Hi, I have some doubts related to partitioning Fro...
# general
j
Hi, I have some doubts related to partitioning From the docs I am able to grasp the concept of how partitioning works when importing data through Kafka. But with respect to offline importing I am not very clear. What my current understanding and question is as follows. 1. If my input folder has 10 files. These individual files will be saved as individual segments following the replication config mentioned in the table config. 2. If I want to partition these files as and when it is getting imported as per this doc, it says the input files itself should be in partitioned state. How should this be configured in the table config? Is it similar to the partition config we set for realtime import like giving a columnPartitionMap with partition function and number of partition? If so I am a bit confused cause in offline import, segments created has a 1to1 mapping with the input files and if partition is involved the input files are already partitioned then what is the purpose of the partition config? Is it used for query routing alone?
k
@Rong R
r
segment partition config is not only use for direct segment file ingestion to offline table, for example RealtimeToOfflineSegmentsTask uses this config to transfer data from realtime to offline table.
1. could you share how you are ingesting these 10 files? are you directly uploading segment or running some pre-processing? 2. consider table config as the "desired" state; it doesn't define how to get to that state, so a. the question on "input file should be in partitioned state, how should this be configured in table config?" --> this is not configured in table config, this should be either (1) already partitioned; (2) part of your conversion job config; b. yes it is similar to realtime ingestion; but since real-time ingestion consumers (kafka and kinesis for example) are part of pinot, there's already logic to convert table config to kafka/kinesis config c. i think we already answered your last question, config defines the end state, it can be used for query, as well as input to conversion config. also if the data is not already partitioned, you could see how you can use batch ingestion to import the data: https://docs.pinot.apache.org/basics/data-import/batch-ingestion
j
I am making use of a minion task to ingest these files into Pinot. I have already partitioned the data based on a primary key of different organisations. Consider the 10 files are partitioned data of 10 orgs. Now without the partition config how will pinot know that these are partitioned data and if I want to use partitioned replica group segment assignment how will all these work in offline scenario?
r
ah. I see. which Minion task are you using to ingest? And just for me to understand correctly: the data is already partitioned, the goal here is not to repartition it again b/c it has already been partitioned, correct?

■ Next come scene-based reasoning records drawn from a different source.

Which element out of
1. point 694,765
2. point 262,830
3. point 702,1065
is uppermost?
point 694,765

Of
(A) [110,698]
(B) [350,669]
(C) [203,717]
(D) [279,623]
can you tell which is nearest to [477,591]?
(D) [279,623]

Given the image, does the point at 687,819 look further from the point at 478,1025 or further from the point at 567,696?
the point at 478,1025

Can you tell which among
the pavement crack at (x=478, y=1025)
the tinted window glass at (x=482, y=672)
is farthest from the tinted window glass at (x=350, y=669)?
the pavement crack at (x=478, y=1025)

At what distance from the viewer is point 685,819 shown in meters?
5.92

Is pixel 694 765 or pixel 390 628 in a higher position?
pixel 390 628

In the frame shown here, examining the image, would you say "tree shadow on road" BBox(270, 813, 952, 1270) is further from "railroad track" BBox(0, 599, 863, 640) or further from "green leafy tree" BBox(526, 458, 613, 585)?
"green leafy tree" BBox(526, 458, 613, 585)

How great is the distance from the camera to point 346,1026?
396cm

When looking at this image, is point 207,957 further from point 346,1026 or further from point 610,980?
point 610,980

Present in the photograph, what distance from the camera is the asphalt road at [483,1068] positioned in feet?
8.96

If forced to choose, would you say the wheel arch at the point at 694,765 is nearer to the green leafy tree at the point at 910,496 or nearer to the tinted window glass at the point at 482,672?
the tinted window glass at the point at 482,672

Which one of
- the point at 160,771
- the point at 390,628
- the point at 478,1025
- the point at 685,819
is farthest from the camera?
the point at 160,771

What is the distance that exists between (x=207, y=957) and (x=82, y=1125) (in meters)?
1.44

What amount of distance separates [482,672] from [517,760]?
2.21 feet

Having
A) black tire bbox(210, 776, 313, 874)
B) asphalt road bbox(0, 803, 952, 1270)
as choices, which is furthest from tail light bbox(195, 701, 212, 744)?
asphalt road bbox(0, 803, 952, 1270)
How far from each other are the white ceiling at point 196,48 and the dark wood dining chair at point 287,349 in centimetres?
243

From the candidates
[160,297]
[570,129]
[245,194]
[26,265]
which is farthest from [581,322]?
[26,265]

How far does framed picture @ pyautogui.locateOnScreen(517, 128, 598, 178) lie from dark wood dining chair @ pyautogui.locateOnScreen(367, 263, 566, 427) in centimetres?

tagging @Xiaobing who have more context on minion tasks.
j
I am going to make use of this minion task - https://docs.pinot.apache.org/basics/components/minion#segmentgenerationandpushtask And yes my data is already partitioned so how will pinot understand this and save the file in pinot servers in appropriate partitions?
👍 1
x
did a quick check, I think this task may not be able to do partitioning when generating segments, e.g. this util class used by the task does not set partitionConfig. Potentially, if we pass the partitionConfig down to here, the task might be able to do partitioning while generating segments.
Copy code
SegmentGenerationTaskRunner.java: 

public String run()
      throws Exception {
...
    SegmentGeneratorConfig segmentGeneratorConfig = new SegmentGeneratorConfig(tableConfig, schema);
    segmentGeneratorConfig.setTableName(tableName);
    segmentGeneratorConfig.setOutDir(_taskSpec.getOutputDirectoryPath());
...
    // but it's missing this: segmentGeneratorConfig.setSegmentPartitionConfig();
We have an in-house minion task to generate offline segments using a more recent util called SegmentProcessorFramework which is in the OSS repo, and used by RealtimeToOffline task. That framework supports partitioning. So alternatively, we could extend segmentgenerationandpushtask to use SegmentProcessorFramework too.